Wuz drehte ängstlich seinen Hut: »Nichts für ungut, ehrwürdiger Herr, wir möchten aber doch auch selig werden.«

Als der Doktor die Angst des Mannes sah, trat er ihm näher. »Ihr habt allerlei Zauberei und geschriebenen Segen, auf den ihr euch gern verlaßt, wenn ihr ins Treffen geht.« Das gab der zerknirschte Wuz zu. »Wohlan, ich will euch einen besseren Segen lehren, der euch vielleicht helfen mag, wenn ihr ihn fleißig gebraucht. Kennt ihr das Vaterunser?« Das kannte Wuz ganz gut. »Aber die Worte allein tun's nicht,« belehrte der Doktor, »sie wirken nur dann, wenn ihr sie in der Weise gebraucht, welche ich euch jetzt lehren will. Bevor ihr sie sprecht, hebt die Augen zum Himmel und denket daran, daß auch euch armen Schelmen ein Vater im Himmel lebt, der euch liebhat und für euch sorgt, und der euch gar zu gern gnädig sein möchte, wenn ihr nur nicht so arge Unfläter wäret.
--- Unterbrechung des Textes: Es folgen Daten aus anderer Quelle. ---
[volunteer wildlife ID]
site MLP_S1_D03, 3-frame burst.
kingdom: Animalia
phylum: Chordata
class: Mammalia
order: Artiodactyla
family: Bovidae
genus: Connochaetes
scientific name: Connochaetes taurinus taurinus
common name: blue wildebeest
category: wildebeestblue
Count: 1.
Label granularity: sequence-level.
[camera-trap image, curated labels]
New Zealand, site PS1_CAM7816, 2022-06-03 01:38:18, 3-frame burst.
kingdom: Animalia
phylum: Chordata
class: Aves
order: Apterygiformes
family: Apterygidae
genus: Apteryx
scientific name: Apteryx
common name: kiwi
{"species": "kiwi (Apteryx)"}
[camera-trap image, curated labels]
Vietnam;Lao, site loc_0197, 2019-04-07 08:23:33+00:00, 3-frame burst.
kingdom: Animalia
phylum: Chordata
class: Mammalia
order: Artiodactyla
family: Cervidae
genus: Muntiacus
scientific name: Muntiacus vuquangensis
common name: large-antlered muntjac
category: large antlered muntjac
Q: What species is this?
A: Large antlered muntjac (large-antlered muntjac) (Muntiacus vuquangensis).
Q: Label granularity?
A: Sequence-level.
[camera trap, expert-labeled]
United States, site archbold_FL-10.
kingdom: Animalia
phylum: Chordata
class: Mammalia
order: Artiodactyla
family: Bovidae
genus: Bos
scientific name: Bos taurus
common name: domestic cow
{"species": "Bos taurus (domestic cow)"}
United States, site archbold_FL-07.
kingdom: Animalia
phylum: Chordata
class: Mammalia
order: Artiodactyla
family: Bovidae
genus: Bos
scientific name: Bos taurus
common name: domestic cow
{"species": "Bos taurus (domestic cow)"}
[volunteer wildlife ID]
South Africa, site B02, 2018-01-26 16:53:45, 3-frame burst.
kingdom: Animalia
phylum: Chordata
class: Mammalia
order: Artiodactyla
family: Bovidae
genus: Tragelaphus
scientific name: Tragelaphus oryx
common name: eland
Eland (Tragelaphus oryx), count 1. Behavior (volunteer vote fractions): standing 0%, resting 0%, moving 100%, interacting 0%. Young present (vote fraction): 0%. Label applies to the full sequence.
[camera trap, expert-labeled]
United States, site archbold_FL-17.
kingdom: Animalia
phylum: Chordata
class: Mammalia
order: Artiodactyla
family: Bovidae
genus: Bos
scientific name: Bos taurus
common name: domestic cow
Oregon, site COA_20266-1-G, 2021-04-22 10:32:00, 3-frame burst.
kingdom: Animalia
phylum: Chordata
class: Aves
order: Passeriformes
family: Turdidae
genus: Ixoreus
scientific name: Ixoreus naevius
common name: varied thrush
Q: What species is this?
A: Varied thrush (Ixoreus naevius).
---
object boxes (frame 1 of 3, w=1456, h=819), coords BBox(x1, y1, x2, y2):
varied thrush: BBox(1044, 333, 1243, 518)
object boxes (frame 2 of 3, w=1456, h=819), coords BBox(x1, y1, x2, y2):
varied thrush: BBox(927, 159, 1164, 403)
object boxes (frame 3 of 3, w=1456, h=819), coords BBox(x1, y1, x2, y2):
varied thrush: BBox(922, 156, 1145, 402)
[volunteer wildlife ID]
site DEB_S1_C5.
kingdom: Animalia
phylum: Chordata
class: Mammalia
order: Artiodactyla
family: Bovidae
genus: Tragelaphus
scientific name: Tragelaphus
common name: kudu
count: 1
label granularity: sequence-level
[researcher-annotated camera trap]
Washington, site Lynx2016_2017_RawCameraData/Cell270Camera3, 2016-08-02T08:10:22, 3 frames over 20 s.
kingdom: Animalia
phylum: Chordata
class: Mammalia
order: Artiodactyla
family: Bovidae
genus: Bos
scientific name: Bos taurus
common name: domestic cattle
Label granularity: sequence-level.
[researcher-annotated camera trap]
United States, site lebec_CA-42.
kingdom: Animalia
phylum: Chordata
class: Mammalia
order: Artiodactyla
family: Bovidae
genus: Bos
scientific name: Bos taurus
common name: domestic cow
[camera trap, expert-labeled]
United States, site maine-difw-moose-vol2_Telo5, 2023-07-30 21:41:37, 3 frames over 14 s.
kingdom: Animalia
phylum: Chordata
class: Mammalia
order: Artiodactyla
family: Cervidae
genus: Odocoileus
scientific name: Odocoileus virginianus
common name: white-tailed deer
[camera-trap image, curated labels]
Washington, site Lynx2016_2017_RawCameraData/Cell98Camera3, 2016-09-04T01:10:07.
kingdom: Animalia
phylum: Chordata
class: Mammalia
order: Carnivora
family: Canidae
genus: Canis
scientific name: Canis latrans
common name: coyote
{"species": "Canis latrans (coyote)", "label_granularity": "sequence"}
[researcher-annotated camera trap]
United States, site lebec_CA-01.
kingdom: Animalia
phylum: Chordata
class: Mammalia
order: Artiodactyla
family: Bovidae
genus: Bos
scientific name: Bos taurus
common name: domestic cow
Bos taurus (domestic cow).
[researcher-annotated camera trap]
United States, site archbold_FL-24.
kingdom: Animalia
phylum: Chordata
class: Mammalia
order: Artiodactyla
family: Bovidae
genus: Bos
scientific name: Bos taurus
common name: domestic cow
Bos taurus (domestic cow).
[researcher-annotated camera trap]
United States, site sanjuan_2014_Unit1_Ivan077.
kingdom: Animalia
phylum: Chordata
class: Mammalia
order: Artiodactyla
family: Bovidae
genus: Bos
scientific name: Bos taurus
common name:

Denkt an den Vater mit herzlichem Vertrauen, dann faltet die Hände, wie ich jetzt tue, und sprecht leise, was ich euch vorsage.« Er sagte ihnen langsam und mit heißer Andacht die Bitten vor, und die Landsknechte murmelten sie nach. »Diesen Segen«, fuhr er fort, »gebe ich euch auf den Weg, sprecht ihn jeden Abend und jeden Morgen und wenn ihr sonst einmal mit guten Gedanken allein seid, und ich sage euch, er wird euch aus eurem Elend helfen; denn es liegt eine wunderbare Kraft in ihm, er weckt das Gewissen und widersteht der Hölle.«

Wuz sah fröhlich aus, aber noch stand er zögernd, griff in seine Tasche, zog die Ohren eines schwarzen Lederbeutels und zählte drei Goldstücke in seine Hand. »Jeder von uns hat eins geopfert für die arme Seele des starken Hans, welcher unser Hauptmann war, bis eine Hellebarde seinen Schädel traf. Dies möchten wir gern anwenden, um unserem guten Gesellen noch etwas Günstiges zu erweisen für den Einmarsch bei Sankt Peter, und wir flehen, ob Ihr uns auch dazu helfen könnt.«

»Hinweg, ihr Leute,« gebot der Doktor, »ihr seid hier nicht im Papsttum; euer Hauptmann hat seinen Richter gefunden. – Möge der Herr euch allen gnädig sein.« Er grüßte und trat in das Haus zurück.